64 inch turkey creek longbow 45#@28'


----------



## returntoarchery (Nov 29, 2008)

Pittsley Predator 51@28.


----------



## Bowana (Nov 30, 2008)

Flatwoods Custom longbow, 62# @ 28"


----------



## SELFBOW (Nov 30, 2008)

Apex Predator said:


> Apex Predator longbows



Never heard of them. Who makes them?


----------



## WildmanSC (Dec 2, 2008)

*Massie M Recurve and Dale Dye Recurve*

I shoot two recurves.  Both are 62" and 49#@28"/

Massie M recurve:






Dale Dye Recurve:






The Dye is presently at Rich Lopez's shop having the draw weight reduced to 49#, the limb tips converted to FF compatible and the bow refinished.

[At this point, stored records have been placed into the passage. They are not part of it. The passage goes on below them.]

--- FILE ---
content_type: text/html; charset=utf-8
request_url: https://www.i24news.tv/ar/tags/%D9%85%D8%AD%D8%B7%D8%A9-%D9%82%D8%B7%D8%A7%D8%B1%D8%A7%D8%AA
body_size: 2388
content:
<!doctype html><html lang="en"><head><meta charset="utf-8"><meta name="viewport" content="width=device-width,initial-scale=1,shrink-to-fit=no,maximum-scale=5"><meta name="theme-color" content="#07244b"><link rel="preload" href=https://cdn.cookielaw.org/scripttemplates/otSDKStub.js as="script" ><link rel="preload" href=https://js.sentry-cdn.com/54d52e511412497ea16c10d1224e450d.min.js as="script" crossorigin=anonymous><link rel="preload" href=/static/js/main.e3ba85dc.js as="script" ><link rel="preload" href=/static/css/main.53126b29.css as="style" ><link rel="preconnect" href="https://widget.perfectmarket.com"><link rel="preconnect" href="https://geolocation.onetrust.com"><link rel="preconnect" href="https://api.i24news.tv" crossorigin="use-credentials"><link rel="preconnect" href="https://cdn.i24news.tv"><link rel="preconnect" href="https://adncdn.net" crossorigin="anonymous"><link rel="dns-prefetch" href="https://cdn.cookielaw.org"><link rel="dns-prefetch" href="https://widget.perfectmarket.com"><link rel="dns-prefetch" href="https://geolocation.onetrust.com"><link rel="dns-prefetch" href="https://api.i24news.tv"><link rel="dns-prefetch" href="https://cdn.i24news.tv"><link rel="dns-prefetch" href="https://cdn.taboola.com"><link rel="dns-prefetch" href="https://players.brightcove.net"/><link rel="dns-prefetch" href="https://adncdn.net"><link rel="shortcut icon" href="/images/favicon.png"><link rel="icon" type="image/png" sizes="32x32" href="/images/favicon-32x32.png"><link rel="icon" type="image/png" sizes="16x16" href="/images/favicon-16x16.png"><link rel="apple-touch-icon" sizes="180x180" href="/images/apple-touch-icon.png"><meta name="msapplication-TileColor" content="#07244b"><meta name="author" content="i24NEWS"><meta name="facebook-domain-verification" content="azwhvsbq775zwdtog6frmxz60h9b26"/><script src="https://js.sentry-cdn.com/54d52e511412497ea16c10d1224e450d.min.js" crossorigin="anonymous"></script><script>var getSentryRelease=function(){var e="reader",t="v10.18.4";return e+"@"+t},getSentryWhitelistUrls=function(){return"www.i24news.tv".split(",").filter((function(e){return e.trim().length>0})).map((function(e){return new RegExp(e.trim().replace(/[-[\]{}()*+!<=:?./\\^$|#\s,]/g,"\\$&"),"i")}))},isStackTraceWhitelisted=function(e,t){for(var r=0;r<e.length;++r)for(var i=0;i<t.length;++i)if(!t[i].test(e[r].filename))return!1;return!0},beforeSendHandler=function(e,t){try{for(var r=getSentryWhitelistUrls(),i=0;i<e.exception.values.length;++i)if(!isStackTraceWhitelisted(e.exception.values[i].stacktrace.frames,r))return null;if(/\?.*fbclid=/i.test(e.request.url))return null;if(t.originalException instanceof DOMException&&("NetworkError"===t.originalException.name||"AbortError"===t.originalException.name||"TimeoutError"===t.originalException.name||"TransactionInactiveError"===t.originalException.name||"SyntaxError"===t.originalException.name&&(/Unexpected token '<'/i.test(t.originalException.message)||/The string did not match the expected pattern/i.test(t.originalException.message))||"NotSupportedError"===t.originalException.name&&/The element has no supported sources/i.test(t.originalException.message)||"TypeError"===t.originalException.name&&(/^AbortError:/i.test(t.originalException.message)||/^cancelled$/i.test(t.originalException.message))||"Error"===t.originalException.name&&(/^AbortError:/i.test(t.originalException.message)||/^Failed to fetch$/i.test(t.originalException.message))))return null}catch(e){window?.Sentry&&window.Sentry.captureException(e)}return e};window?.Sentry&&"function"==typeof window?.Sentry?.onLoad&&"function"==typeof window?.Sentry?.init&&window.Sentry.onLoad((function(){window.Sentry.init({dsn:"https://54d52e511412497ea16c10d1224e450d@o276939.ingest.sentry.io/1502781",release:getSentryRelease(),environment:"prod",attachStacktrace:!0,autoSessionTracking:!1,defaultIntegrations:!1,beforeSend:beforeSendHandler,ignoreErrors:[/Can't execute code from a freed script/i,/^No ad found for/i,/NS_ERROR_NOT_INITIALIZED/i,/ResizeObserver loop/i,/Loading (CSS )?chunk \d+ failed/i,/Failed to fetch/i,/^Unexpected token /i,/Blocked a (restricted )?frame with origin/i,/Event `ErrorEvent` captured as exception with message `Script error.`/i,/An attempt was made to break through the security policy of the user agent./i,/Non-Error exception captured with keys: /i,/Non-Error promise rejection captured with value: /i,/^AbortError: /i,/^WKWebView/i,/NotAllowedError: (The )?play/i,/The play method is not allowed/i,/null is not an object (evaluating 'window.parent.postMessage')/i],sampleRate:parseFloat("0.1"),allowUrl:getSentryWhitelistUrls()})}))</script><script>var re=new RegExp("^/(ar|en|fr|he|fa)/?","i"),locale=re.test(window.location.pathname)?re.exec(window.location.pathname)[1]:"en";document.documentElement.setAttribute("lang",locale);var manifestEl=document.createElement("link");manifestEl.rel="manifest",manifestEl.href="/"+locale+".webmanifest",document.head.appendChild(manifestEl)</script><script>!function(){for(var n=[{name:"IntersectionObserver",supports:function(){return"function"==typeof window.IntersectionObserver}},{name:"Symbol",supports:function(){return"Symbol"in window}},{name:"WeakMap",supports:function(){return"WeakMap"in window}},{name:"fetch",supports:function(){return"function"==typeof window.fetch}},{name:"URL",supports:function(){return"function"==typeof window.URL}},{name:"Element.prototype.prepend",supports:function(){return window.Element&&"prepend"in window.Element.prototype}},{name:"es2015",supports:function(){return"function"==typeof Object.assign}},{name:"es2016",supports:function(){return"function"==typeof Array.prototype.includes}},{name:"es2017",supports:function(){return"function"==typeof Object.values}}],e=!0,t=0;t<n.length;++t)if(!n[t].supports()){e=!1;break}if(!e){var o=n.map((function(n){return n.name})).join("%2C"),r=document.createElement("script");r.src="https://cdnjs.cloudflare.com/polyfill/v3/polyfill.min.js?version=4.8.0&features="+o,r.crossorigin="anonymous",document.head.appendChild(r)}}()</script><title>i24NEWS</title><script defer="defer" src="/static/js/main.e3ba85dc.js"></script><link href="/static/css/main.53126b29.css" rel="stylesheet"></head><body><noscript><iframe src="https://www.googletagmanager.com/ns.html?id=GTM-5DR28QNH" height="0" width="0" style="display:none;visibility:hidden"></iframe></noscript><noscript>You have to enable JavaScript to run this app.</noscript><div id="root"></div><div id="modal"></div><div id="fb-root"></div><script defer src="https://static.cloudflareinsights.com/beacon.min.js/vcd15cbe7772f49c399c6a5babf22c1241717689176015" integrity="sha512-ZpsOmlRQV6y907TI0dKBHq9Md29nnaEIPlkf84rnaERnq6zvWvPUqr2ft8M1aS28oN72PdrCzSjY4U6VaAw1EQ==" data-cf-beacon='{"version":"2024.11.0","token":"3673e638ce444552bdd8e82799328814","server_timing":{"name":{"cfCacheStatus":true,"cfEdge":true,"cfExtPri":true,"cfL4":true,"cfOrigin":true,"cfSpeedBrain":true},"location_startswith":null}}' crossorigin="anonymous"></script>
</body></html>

I also have a Marriah Thermal on order with Ric Anderson.  It will break the Cocobolo riser pattern I have with the Massie and Dye recurves.  It will have Macassar Ebony on the backside and belly of the riser with Bocote through the center plus whatever Ric decides to use for the accents.  The limbs will be Yew and once again I'm leaving the accenting to Ric.  It, too, will have a target weight of 49#.

Bill


----------